Spotlight on Gary Alexander

Passionate, gifted people generally use their gifts to pursue their passions. But what if your passions can’t support your family? You use those gifts to make yourself a conduit. That’s been Gary Alexander’s route.

Growing up in Seattle in the 1950s, Gary Alexander was a front-row student, a kid who memorized facts from the World Book encyclopedia. Music was his passion, but he also excelled at history, literature and math. Then at graduation in 1963, drawn to something deeper, Gary shocked his teachers and his Boeing engineer father by turning down a National Merit Scholarship to study theology at Ambassador College in Pasadena, California.

Perhaps some deeper karma was at work, because in Pasadena Gary met Karen Biedler, on a bus to their “Get Acquainted” beach party in 1966. Gary was attempting to lead a sing-along. Karen later told him that she heard him from the back row and decided, “‘This guy’s got a good voice, I want to sing with him.’ So she started, and her voice is so sweet and powerful … she kinda rescued my sing-along.” Gary and Karen harmonized so well they got married, starting their family right away. Next January will mark their 50th anniversary.

◆ **WORK REQUIRED**
Retype the portion of the Gary Alexander profile from "Growing up in" up to and including "in Pasadena, California.", keeping every word and punctuation mark unchanged.

◆ **DATA ENTRIES**

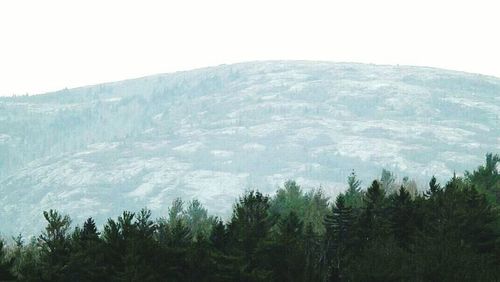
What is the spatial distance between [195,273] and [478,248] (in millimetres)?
17145

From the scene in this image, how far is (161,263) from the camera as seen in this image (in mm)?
37406

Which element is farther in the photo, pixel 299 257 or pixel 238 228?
pixel 238 228

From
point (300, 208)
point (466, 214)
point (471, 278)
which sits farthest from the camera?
point (300, 208)

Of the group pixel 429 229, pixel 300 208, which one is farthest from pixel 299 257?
pixel 300 208

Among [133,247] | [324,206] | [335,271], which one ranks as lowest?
[324,206]

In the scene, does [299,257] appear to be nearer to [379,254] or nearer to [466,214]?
[379,254]

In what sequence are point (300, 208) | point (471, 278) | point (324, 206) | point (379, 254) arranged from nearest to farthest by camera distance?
1. point (471, 278)
2. point (379, 254)
3. point (300, 208)
4. point (324, 206)

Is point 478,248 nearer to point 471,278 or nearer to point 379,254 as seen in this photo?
point 379,254

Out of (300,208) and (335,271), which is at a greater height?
(335,271)

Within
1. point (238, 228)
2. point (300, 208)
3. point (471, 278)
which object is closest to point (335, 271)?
point (238, 228)

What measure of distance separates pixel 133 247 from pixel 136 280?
214 centimetres

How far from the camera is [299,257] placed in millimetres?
38062

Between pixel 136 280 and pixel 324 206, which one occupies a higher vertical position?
pixel 136 280

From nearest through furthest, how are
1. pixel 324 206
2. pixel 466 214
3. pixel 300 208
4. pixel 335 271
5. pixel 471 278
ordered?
1. pixel 471 278
2. pixel 335 271
3. pixel 466 214
4. pixel 300 208
5. pixel 324 206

◆ **FINISHED TASK**
Growing up in Seattle in the 1950s, Gary Alexander was a front-row student, a kid who memorized facts from the World Book encyclopedia. Music was his passion, but he also excelled at history, literature and math. Then at graduation in 1963, drawn to something deeper, Gary shocked his teachers and his Boeing engineer father by turning down a National Merit Scholarship to study theology at Ambassador College in Pasadena, California.